◆ **What you have to do**
Transcribe the full listing exactly, and drop every picture.

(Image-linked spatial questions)
○ ○ ○ ○ ○ ○ ○
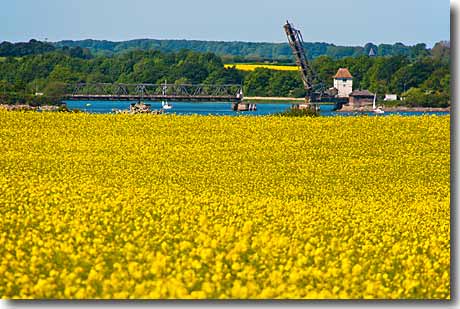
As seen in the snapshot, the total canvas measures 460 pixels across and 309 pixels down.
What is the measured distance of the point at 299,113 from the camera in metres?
25.7

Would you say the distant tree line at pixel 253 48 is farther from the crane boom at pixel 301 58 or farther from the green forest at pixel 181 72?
the green forest at pixel 181 72

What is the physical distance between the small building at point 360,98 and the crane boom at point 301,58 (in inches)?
83.1

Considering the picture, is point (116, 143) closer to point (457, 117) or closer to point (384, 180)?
point (384, 180)

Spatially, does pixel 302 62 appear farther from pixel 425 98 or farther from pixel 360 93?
pixel 360 93

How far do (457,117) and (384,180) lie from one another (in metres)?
8.02

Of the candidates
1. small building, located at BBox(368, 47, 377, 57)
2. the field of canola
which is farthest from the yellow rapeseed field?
the field of canola

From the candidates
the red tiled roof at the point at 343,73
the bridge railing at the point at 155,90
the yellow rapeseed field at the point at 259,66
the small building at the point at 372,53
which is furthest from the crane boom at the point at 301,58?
the bridge railing at the point at 155,90

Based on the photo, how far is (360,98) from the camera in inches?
1769

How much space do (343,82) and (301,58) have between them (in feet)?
○ ○ ○ ○ ○ ○ ○
◆ **Output for this task**
As seen in the snapshot, the total canvas measures 460 pixels across and 309 pixels down.
What is the measured distance of the point at 299,113 from the camera in metres?
25.7

Would you say the distant tree line at pixel 253 48 is farther from the crane boom at pixel 301 58 or farther from the green forest at pixel 181 72?
the green forest at pixel 181 72

What is the physical distance between the small building at point 360,98 and the crane boom at point 301,58 (in inches)?
83.1

Considering the picture, is point (116, 143) closer to point (457, 117) or closer to point (384, 180)?
point (384, 180)

Spatially, does pixel 302 62 appear farther from pixel 425 98 or farther from pixel 360 93?
pixel 360 93

How far do (457,117) and (384,180) lie from one another (in metres)?
8.02

Of the candidates
1. small building, located at BBox(368, 47, 377, 57)
2. the field of canola
which is farthest from the yellow rapeseed field?
the field of canola

From the candidates
the red tiled roof at the point at 343,73
the bridge railing at the point at 155,90
the yellow rapeseed field at the point at 259,66
the small building at the point at 372,53
which is furthest from the crane boom at the point at 301,58?
the bridge railing at the point at 155,90

Based on the photo, how far is (360,98) from the camera in inches?
1769

How much space do (343,82) and (301,58) have between them (in feet)?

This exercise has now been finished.